>> Begin DATA PROVIDED
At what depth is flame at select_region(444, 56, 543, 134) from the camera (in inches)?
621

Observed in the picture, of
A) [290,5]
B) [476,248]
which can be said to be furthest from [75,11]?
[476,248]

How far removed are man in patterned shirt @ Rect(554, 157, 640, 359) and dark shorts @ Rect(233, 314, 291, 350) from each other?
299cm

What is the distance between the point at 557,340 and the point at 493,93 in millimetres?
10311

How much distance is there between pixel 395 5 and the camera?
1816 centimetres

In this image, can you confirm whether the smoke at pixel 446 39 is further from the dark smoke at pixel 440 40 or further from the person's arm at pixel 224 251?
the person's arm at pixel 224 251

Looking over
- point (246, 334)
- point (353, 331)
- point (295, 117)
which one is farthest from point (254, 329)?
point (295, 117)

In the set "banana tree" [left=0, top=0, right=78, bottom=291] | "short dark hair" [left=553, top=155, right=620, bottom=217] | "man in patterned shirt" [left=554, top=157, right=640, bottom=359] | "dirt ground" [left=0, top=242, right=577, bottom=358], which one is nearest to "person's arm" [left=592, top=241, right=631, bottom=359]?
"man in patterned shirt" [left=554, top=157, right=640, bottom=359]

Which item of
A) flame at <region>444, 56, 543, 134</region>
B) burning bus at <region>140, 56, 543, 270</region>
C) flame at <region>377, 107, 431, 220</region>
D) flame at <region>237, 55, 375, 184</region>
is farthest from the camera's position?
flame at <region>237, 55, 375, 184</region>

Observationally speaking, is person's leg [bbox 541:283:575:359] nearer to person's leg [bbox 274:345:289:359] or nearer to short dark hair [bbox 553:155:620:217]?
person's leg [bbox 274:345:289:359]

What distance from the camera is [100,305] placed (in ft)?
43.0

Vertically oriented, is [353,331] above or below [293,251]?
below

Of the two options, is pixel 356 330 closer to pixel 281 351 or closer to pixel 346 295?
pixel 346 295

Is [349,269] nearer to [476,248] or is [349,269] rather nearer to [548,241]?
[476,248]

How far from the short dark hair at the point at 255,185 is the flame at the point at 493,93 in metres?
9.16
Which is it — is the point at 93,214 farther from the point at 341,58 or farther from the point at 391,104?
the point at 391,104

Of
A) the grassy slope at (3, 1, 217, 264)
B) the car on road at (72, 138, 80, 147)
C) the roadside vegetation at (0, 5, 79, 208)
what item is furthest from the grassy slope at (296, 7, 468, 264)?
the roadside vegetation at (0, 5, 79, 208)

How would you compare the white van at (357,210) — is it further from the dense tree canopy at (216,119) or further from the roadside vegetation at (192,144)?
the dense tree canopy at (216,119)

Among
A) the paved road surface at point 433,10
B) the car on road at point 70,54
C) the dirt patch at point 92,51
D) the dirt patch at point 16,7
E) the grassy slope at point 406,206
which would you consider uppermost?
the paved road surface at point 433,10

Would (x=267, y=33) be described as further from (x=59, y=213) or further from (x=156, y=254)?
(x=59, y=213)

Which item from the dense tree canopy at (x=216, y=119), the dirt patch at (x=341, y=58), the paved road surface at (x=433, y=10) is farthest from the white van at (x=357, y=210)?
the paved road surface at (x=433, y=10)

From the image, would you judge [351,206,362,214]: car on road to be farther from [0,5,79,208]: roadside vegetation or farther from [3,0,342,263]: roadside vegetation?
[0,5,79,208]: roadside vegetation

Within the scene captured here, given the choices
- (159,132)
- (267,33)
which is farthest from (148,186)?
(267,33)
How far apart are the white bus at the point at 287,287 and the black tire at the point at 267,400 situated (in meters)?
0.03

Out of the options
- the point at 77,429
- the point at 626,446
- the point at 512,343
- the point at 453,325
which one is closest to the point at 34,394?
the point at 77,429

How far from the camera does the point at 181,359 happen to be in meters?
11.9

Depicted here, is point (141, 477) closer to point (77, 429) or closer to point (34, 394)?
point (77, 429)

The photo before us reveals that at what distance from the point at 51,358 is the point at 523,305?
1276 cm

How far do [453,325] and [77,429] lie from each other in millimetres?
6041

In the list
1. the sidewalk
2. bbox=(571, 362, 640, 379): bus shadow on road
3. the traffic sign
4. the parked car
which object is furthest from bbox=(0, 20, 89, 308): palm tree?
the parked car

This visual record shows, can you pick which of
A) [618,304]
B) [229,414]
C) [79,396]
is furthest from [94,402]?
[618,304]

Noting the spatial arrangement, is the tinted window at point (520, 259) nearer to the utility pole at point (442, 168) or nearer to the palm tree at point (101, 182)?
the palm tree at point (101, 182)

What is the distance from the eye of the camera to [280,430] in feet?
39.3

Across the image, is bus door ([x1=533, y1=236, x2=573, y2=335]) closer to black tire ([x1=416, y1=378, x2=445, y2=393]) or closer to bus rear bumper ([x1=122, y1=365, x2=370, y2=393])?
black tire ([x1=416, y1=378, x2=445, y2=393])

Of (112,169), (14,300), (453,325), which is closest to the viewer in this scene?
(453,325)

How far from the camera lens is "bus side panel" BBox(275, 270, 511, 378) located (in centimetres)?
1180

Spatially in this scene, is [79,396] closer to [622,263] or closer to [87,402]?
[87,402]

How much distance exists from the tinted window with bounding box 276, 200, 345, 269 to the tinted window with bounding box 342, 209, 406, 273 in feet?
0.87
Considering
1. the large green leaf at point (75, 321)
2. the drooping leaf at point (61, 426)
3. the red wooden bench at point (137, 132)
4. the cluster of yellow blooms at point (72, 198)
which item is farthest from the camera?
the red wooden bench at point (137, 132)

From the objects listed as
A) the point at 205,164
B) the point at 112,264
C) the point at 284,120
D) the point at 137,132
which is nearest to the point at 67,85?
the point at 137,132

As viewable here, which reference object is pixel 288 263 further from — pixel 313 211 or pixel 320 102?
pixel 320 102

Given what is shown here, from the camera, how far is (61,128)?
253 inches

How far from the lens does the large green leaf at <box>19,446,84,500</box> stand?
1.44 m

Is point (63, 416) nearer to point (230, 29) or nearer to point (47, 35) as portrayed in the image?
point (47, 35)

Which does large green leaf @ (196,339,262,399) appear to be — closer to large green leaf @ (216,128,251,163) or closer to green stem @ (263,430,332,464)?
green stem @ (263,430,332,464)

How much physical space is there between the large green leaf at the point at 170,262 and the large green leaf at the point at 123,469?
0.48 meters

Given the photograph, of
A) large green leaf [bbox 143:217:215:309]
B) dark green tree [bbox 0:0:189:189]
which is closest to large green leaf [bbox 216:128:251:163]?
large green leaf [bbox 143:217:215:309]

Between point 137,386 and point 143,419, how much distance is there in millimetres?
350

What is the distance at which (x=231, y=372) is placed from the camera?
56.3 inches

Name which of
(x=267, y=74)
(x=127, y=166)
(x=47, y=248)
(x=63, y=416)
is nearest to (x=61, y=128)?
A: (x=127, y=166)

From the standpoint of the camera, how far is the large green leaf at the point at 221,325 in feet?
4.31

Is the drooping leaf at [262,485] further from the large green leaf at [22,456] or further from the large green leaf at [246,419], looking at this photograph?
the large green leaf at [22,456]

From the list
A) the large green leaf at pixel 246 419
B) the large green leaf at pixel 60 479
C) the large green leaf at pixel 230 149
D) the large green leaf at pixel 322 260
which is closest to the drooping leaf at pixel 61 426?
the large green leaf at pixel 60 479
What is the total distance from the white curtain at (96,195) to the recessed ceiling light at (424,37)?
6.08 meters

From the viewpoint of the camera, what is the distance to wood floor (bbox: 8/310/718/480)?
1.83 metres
>> End DATA PROVIDED
Reproduce only the part of the material that opens with the line containing "Which item of" and closes with the line containing "is farthest from the camera's position?", with "burning bus" replaced by "burnt-out bus" and nothing else changed.

Which item of
A) flame at <region>444, 56, 543, 134</region>
B) burnt-out bus at <region>140, 56, 543, 270</region>
C) flame at <region>377, 107, 431, 220</region>
D) flame at <region>237, 55, 375, 184</region>
is farthest from the camera's position?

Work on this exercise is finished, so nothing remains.